# Written exercise
Carry over everything from the line containing "How far from where" down through the end of the data, keeping every line and adding 102 to each distance value given in the answers.

▶

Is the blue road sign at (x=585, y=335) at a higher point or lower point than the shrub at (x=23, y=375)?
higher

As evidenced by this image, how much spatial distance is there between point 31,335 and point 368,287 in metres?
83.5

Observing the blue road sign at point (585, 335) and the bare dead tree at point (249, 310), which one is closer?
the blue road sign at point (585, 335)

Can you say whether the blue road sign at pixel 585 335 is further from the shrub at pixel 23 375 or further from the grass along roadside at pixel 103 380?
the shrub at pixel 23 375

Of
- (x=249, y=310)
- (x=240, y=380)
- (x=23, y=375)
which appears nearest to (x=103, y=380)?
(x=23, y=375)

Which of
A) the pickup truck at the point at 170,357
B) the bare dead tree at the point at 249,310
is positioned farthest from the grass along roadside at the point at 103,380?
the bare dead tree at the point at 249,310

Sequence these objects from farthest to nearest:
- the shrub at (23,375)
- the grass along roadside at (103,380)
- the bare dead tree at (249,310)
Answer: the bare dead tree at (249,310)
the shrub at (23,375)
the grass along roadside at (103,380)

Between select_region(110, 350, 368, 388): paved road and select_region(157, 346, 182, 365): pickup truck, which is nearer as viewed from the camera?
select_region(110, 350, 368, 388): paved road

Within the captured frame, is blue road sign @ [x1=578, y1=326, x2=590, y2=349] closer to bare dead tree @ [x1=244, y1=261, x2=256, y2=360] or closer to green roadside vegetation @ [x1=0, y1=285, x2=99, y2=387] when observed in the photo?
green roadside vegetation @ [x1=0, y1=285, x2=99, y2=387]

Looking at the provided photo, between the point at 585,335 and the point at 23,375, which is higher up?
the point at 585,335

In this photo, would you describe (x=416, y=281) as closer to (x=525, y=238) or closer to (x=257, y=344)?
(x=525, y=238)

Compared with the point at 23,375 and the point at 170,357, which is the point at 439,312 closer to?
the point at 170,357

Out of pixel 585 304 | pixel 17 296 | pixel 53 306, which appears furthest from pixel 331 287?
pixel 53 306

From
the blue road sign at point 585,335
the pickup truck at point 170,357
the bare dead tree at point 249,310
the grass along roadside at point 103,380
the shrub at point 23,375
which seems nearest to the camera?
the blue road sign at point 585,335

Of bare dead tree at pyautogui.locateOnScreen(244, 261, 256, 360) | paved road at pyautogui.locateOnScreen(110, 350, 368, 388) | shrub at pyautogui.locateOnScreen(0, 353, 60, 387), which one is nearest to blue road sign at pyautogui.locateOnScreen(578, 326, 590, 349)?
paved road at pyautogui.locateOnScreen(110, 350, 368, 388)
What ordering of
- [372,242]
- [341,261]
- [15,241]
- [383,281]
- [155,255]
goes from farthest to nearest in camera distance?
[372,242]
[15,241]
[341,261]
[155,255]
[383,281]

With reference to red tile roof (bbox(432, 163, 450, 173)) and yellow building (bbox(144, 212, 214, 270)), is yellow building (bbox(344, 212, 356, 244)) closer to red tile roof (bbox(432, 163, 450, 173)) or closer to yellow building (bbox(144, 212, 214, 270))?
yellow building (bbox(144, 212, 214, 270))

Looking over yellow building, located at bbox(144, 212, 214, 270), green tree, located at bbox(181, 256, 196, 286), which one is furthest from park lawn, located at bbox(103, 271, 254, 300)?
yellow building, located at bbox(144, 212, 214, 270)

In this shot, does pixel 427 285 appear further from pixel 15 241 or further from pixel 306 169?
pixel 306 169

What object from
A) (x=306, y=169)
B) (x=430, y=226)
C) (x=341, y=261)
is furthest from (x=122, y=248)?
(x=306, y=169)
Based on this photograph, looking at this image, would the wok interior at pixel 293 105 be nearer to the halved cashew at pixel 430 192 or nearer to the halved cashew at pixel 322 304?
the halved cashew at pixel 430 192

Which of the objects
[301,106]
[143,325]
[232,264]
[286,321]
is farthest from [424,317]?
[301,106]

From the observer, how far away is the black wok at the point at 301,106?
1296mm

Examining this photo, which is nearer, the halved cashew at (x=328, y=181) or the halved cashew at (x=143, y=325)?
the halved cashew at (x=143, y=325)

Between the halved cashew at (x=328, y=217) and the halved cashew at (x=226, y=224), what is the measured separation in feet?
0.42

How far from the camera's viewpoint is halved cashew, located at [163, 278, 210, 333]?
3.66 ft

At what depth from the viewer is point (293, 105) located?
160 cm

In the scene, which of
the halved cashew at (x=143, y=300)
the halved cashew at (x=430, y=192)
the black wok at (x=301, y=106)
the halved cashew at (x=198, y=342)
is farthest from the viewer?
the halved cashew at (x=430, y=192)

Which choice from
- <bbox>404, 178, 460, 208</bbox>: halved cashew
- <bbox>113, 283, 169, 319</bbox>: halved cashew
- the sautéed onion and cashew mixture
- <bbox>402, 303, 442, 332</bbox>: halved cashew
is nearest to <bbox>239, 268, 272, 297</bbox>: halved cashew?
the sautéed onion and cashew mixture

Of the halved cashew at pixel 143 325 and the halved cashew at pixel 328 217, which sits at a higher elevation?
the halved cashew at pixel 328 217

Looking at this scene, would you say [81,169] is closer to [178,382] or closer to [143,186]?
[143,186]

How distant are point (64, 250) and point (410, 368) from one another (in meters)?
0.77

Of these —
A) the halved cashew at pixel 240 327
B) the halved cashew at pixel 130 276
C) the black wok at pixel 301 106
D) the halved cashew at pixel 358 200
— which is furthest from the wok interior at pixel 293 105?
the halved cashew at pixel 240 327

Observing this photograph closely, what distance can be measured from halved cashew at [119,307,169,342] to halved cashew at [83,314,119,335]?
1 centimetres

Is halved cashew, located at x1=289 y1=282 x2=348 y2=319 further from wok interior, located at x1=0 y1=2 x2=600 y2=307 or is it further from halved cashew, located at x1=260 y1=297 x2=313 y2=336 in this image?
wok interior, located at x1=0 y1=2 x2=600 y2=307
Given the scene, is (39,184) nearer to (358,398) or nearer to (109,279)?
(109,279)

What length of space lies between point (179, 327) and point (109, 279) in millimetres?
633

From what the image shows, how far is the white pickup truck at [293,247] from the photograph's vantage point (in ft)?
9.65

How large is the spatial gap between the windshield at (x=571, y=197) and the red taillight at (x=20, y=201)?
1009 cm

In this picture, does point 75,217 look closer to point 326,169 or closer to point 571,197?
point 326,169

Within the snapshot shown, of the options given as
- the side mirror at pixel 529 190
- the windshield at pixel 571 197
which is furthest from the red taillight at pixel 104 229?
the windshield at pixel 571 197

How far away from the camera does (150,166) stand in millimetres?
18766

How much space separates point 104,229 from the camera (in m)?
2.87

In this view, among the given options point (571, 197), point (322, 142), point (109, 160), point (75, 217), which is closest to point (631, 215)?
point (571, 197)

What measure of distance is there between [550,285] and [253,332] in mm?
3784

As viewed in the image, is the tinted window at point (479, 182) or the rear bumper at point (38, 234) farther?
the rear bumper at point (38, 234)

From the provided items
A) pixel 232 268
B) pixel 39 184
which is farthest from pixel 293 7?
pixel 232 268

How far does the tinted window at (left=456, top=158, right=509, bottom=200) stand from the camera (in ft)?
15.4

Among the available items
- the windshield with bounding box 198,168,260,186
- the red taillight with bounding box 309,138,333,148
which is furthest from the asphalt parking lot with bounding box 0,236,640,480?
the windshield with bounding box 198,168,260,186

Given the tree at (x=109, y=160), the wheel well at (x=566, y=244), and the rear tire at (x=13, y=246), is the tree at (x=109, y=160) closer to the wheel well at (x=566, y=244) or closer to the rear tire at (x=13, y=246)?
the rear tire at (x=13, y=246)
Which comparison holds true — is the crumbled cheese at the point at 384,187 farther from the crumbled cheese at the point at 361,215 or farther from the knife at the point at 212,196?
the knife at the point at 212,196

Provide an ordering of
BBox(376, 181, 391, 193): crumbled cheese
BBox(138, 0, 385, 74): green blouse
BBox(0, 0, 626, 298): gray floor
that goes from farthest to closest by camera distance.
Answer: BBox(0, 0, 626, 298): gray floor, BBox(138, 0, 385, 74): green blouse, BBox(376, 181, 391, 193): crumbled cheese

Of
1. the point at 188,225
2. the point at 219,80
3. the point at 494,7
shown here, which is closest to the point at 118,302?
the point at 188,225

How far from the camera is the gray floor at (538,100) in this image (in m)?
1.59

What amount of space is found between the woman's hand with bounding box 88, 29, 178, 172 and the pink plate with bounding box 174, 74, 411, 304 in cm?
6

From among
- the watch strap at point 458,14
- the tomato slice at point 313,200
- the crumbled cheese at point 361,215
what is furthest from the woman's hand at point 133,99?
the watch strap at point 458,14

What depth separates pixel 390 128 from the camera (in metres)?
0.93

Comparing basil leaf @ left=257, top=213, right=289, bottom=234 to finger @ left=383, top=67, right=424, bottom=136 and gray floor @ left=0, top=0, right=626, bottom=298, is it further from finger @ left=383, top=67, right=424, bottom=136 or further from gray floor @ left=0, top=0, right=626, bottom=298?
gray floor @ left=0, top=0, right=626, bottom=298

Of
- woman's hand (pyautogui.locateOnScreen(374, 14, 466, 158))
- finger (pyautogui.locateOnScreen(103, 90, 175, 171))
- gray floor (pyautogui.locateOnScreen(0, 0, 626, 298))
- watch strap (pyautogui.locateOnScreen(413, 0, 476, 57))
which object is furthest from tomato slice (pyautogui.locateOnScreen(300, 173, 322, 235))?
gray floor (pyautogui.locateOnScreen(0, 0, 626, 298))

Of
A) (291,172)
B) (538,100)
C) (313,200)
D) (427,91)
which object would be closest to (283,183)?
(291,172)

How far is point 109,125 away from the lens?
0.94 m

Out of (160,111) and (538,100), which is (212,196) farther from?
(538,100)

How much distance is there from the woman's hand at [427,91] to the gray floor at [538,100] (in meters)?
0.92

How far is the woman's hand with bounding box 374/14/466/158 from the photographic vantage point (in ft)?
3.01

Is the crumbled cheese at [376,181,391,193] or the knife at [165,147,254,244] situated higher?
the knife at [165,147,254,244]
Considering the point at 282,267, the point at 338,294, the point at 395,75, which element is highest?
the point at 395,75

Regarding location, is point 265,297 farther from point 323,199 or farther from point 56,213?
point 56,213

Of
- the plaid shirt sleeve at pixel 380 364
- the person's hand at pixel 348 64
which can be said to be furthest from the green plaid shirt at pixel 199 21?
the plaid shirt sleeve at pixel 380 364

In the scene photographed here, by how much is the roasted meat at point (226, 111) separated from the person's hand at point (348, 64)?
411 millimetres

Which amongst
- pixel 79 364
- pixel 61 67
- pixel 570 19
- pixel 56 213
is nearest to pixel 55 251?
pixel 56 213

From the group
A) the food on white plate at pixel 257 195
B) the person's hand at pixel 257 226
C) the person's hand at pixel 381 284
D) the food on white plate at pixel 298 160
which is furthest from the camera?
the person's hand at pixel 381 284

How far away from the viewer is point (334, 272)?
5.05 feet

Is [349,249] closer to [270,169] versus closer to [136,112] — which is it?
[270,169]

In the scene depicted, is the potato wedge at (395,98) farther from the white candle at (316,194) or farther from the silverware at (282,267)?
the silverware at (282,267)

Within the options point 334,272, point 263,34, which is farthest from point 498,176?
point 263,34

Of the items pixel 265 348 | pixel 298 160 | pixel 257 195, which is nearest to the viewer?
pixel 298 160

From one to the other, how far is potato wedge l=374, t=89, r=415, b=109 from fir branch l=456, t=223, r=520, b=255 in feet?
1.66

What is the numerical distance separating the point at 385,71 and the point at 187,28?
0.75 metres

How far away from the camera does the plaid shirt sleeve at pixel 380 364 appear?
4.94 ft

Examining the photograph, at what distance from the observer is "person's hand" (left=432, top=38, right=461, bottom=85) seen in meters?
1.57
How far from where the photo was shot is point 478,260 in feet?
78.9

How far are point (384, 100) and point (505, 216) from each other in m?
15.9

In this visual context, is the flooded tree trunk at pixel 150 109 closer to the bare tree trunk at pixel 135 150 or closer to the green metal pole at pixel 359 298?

◀

# Full answer
How far from where the photo was shot is point 478,260 in feet?
180.9

How far are point (384, 100) and point (505, 216) from each other in m?
117.9

In this visual context, is the flooded tree trunk at pixel 150 109 closer to the bare tree trunk at pixel 135 150 or closer to the green metal pole at pixel 359 298?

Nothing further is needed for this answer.